Modelling of Strain Softening Materials Based on Equivalent Damage Force

Abstract

The main aim of the work presented in this paper was addressing localisation problem observed in the analysis of strain softening materials using finite element methods (FEM) combined with local continuum damage mechanics (CDM) approach. Strain softening is typically observed in damaged quasi brittle materials such as fibre reinforced composites and application of the CDM approach with the classic FEM features a number of anomalies, including mathematical (change of the type of partial differential equations leading to ill-posed boundary value problem), numerical (pronounced mesh dependency) and physical (infinitely small softening zone with the zero dissipated energy). These features of the classic FEM solutions have been already demonstrated in (Vignjevic, Djordjevic et al. 2014). The model proposed here is still based on the local CDM approach, but introduces an alternative definition of damage effects in the system of equilibrium equations. The constitutive equation in the model is defined in terms of effective stress, whilst the damage effects in the conservation of momentum equation are calculated as equivalent damage force (EDF), which contributes to the equilibrium on the right hand side of the momentum equation. The main advantages of this model are that the problem remains well posed, as the type of partial differential equations remains unchanged when the material enters softening, numerical stability, which is preserved without a need for regularisation measures, and significantly reduced mesh dependency. In addition, the EDF model can be combined with existing local CDM damage evolution functions and does not violate symmetry of the stiffness tensor.
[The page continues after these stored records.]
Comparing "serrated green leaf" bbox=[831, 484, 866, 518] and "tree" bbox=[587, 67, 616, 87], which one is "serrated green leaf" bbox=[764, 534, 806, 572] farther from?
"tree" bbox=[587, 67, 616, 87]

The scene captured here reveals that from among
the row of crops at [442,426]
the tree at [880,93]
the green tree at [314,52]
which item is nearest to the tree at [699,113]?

The EDF model was implemented in in-house developed coupled FEM - MCM code, where explicit FEM (Liu 2004) is coupled with a stable TotalLagrange form of SPH (Vignjevic, Reveles et al. 2006, Vignjevic, Campbell et al. 2009). Its performance is demonstrated in the analysis of a dynamic one dimensional stress wave propagation problem, which was analytically solved in (Bazant, Belytschko 1985). For a range of loading rates that correspond to the material softening regime, the numerical results shown nonlocal character with a finite size of the damaged zone, controlled with the damage characteristic length, which can be experimentally determined and is an input parameter independent of the discretisation density.